Using empathic listening and sincere interest, you begin to act based on how the other people are positioned. Value creation always begins with what makes a person emotional and what has meaning for them. It evokes the contribution you sense is necessary from you, and the intention you have to actualize it.

Delegation isn’t a hallway process where you hand out assignments in a drive-by manner. It’s about precise communication. We teach our coaching clients how to be ninja delegators. They love replacing themselves because it’s about bringing others into their personal gifts as they meet the leader’s support needs.

Do you know your support needs? You have activities that don’t energize you and don’t embody your superior skill sets. These activities, if continued, are dangerous – time and energy sucks that drain your innovation and passion to grow. You must continue to put wooden stakes in the vampires that suck your time dry. Step one is to make a list of these items. Second, identify the most favorable candidates that will resonate with taking such items off your plate.

It’s important that you delegate in the direction of voluntary energy. I became aware of this when one of my assistant coaches began asking me if she could do the same task again. I knew I had her unique ability active in the work I was delegating.

When you delegate, communicate a purpose, process, and payoff. Explain why the task is important to you and your organization, and anchor it to a bigger picture or outcome. Show how the steps in the process work, then have the other person show you the steps so they retain the process better. Next, come to terms about a payoff that matters to the other person.
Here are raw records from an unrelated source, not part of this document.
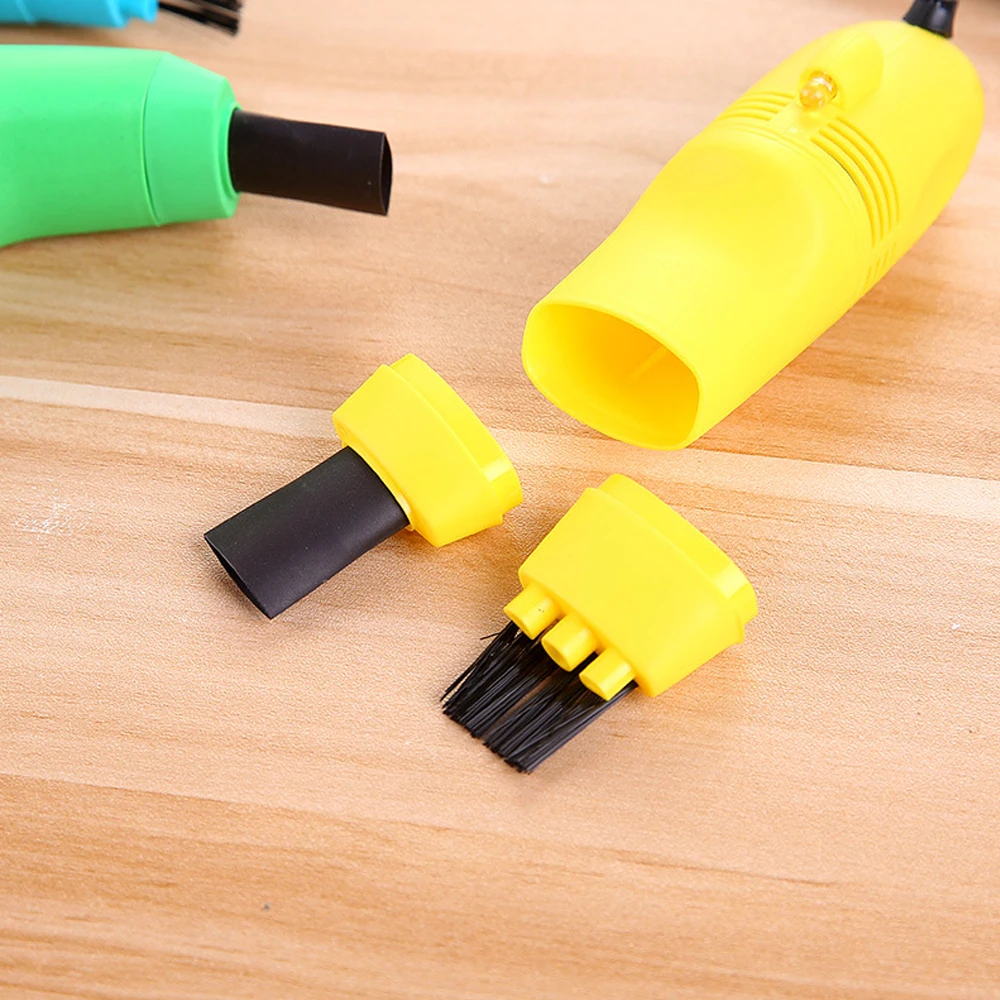 ũƼ ̴ Ű  ûұ, USB  ޴ Ʈ  귯  û ٱ Officeap 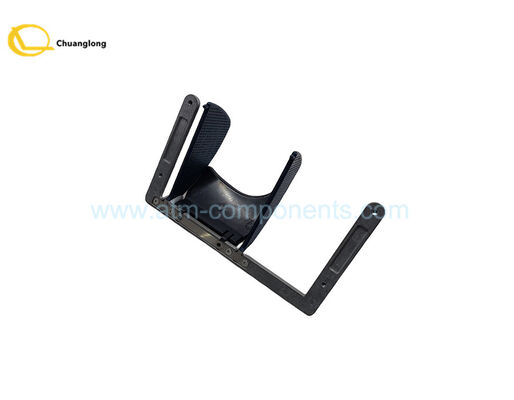 1750099685 01750099685 ATM部品 Wincor EPP V6 キーボードカバー ピンパッドカバー EPPV6 4000 ピンパッドシールド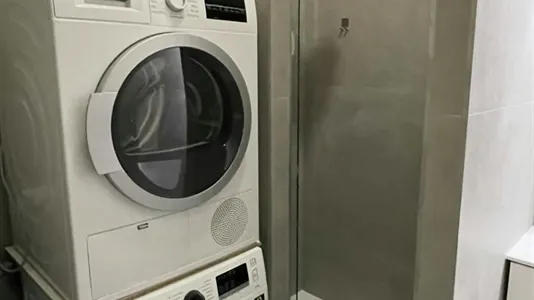 Rooms in Stad Brussel - photo 4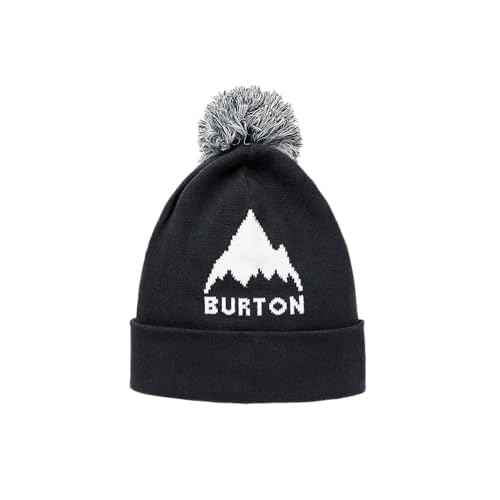 Burton Recycled Trope Beanie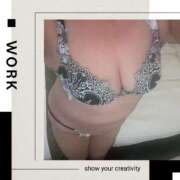 ヒメ日記 2026/02/26 19:56 投稿 明智由奈 五十路マダム富山店(カサブランカグループ)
One of the most significant payoffs is getting them closer to working from their unique ability.

You depend on gathering quality information from your back office. During maintenance days, staff meetings are critical for getting a pulse on your people, your metrics, and your current reality. As a workgroup, identify 7 to 9 impact areas that your future will depend on most. These could be areas like closing new business, customer service, marketing drip, social media storytelling, hiring top performers, or alliance practices. You get the idea…

Then consider who in your organization is most influential as a “watchtower” for keeping these processes and structures trending positively and on track. It behooves you to check in with each member of your team (even for a quick 15 minutes) during your maintenance day to make key adjustments and position your most important delegation efforts.

All of us have messes in our business path. These are items that need repair and cleanup. When we depend on compliances that break down, we interrupt our performance. When we procrastinate on doing our taxes, they become more consuming later on. Messes need immediate action. Whatever you’re tolerating or putting up with is asking for attention.

What is backlogged? What are you constantly running out of? What needs cleanup and repair? What environments are not supporting you – your office, home, car, anything you depend upon to get things done and operate optimally? Where should you create a super reserve of anything you run out of often?

So in a nutshell, identify three tolerations, three environments, and three backups or reserves that you can proactively clean up to increase confidence and reduce fear.

How many maintenance days should you have per month? Eight!

When you take these days, you begin to experience greater free periods, untied to details and decoupled from burdensome worries and thoughts. Your family begins to notice how much more present you are than before, and you begin to anticipate how you want to feel on your free days, which drives your intensity to prepare, delegate, clean up, and optimize. Your maintenance days are the bridge to building a fantastic life as your business grows.

And as your income heightens, you have these days squared away to meet the demands of all the new responsibilities and details dropped on you as a result of new business. You’ll get ahead by having the people, systems, and structures in place already before the details ambush your energy, time, and resources.